*What you need to do*.
Answer these questions using the passage on the objection to the grounds of appeal:
1. Which constitutional provision did counsel rely on as requiring leave for grounds of fact or of mixed law and fact?
2. According to counsel for the respondent, what does Ground 3 complain of?
3. In which case did the Court state the distinction between a final and an interlocutory decision?

*Selected passage*.
┏━━

On the second ground of objection, learned counsel submitted that a careful perusal of grounds 1, 2, and 3 along with their particulars, reveals that they are grounds of fact or at least mixed law and fact, for which leave is required in compliance with Section 233(3) of the Constitution of the Federal Republic of Nigeria, (CFRN) 1999, as amended. He referred to: Nzei Vs U.N.N. (2017) 6 NWLR (Pt. 1561) 300 @ 338-339 F-B; Allanah v. Kpolokwu (Supra); Umanah (JNR) v. N.D.I.C. (2016) 11 NWLR (Pt. 992) 510.
On the third issue, learned counsel argued that if grounds 1, 2 and 3 are found to be incompetent, the appellant’s issues A and C predicated thereon, are equally incompetent and should be struck out.
In his reply on points of law, learned counsel for the respondent submitted on the first ground of objection, that the decision of the lower Court appealed against is a final judgment albeit arising from an interlocutory decision of the trial Court. He submitted that having pronounced that the appeal is dismissed, it put an end to rights of the parties as far as the issues canvassed before that court were concerned. He referred to Skymit Motors Ltd. v. U.B.A. Plc (2014) ALL FWLR (Pt. 721) 1547 @ 1561-1562; Nigeria Agip Oil Co. Ltd. v. Nweka (2016) ALL FWLR (Pt. 845) 1 @ 26-27.
On the competence of grounds 1, 2 and 3, learned counsel contended that the three grounds of appeal are pure issues of law, on which the appellant is entitled to appeal as of right. He argued that grounds 1 and 2 are complaining about the Court’s misunderstanding of the law of contract and its applicability to the facts of the case. He contended that there was no evidence before the Court upon which it could reach a finding that the relationship between the parties was one of simple contract. He referred to State Vs Omoyele (2017) ALL FWLR (Pt. 887) 37 @ 64 – 66. With regard to Ground 3, he submitted that the complaint is that the lower Court failed to pronounce on the issue raised before it, to wit: the content of the reliefs sought by the respondent, as opposed to the nature of the relationship between the parties.
It is my considered view that the first ground of objection can be resolved without much ado. The appeal before the Court below arose from an interlocutory decision of the trial Court. However, the judgment rendered in respect of the interlocutory decision is a final decision. On the distinction between a final and an interlocutory decision, this Court in Alor Vs Ngene (2007) 17 NWLR (Pt. 1062) 103 @ 175-176 F-A, held inter allia:
“…if the order, decision or judgment of a Court finally and completely determines the right of the parties in the case, it is final. But if it does not, it is interlocutory only. And in order to determine whether the decision is final or interlocutory, the decision must relate to the subject matter in dispute between the parties and not the function of the Court in making the order.”

┗━━

*Provided information*.
┏━━

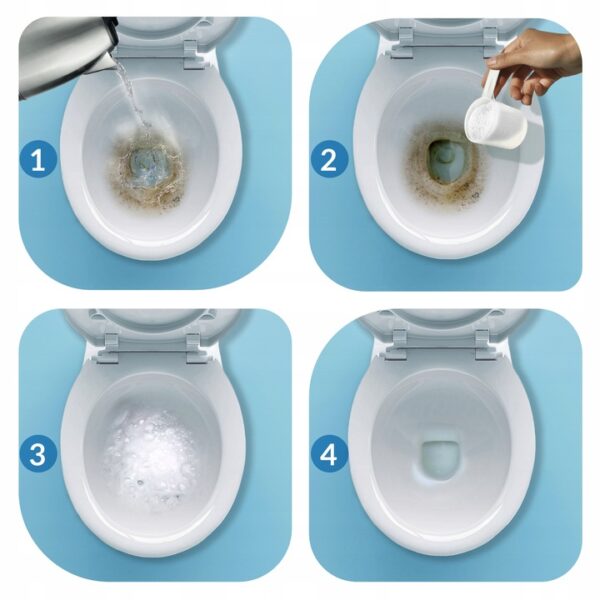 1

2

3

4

┗━━
┏━━

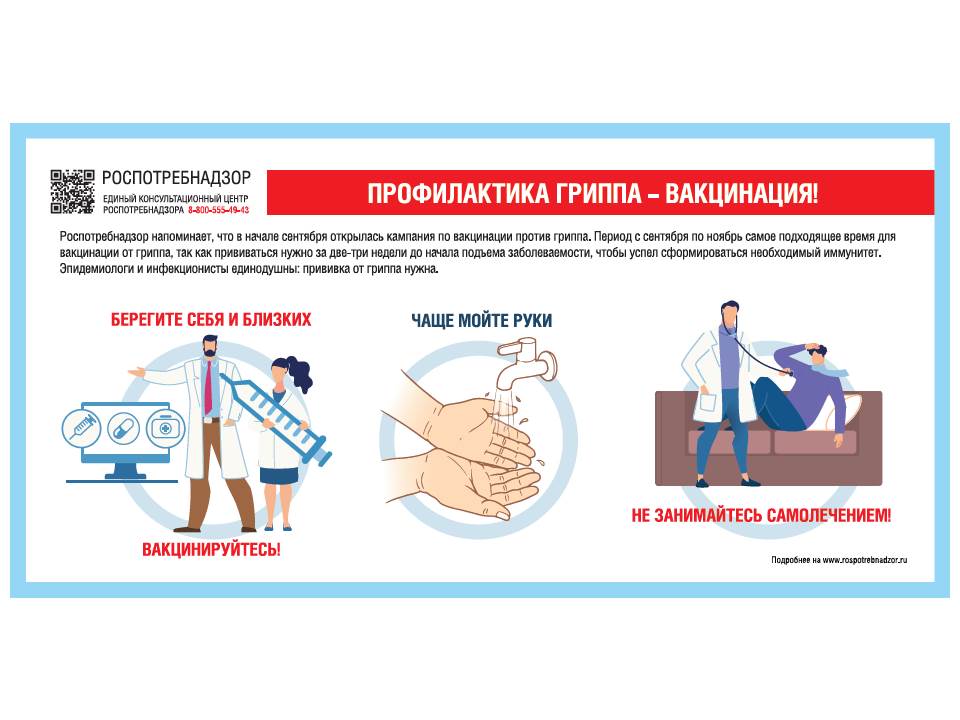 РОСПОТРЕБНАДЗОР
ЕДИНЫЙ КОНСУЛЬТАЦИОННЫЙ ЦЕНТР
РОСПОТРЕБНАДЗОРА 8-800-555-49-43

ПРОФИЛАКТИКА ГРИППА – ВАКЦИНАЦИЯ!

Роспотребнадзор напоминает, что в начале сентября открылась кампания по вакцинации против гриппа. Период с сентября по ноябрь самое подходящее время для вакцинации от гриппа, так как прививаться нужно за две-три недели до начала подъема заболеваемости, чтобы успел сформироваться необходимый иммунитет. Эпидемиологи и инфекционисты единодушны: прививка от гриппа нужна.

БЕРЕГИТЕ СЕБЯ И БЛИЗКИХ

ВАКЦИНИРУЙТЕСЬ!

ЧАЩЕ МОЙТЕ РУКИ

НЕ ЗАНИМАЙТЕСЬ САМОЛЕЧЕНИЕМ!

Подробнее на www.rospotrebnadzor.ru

┗━━

*Your solution*.
1. Section 233(3) of the Constitution of the Federal Republic of Nigeria (CFRN) 1999, as amended.
2. That the lower Court failed to pronounce on the issue raised before it, namely the content of the reliefs sought by the respondent, as opposed to the nature of the relationship between the parties.
3. Alor Vs Ngene (2007) 17 NWLR (Pt. 1062) 103 @ 175-176 F-A.